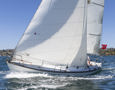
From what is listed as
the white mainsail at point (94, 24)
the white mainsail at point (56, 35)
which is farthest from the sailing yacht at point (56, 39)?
the white mainsail at point (94, 24)

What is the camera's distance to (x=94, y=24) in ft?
101

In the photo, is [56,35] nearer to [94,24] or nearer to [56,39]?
[56,39]

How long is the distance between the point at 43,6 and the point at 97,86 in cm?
1243

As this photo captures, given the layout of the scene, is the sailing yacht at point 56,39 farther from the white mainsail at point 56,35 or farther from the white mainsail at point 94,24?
the white mainsail at point 94,24

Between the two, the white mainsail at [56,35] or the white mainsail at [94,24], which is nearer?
the white mainsail at [56,35]

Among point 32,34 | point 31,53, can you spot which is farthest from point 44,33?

# # # # # # #

Could you render every line of the records above as a numbered list, skipping blank lines and leaving out the pictures?

> _Response_
1. From what is listed as
2. the white mainsail at point (94, 24)
3. the white mainsail at point (56, 35)
4. which is farthest from the sailing yacht at point (56, 39)?
5. the white mainsail at point (94, 24)
6. What is the camera's distance to (x=94, y=24) in ft?
7. 101
8. In the photo, is [56,35] nearer to [94,24] or nearer to [56,39]?
9. [56,39]
10. How long is the distance between the point at 43,6 and the point at 97,86 in cm?
11. 1243
12. As this photo captures, given the layout of the scene, is the sailing yacht at point 56,39 farther from the white mainsail at point 56,35 or farther from the white mainsail at point 94,24?
13. the white mainsail at point 94,24
14. Between the two, the white mainsail at [56,35] or the white mainsail at [94,24], which is nearer?
15. the white mainsail at [56,35]
16. Among point 32,34 | point 31,53, can you spot which is farthest from point 44,33?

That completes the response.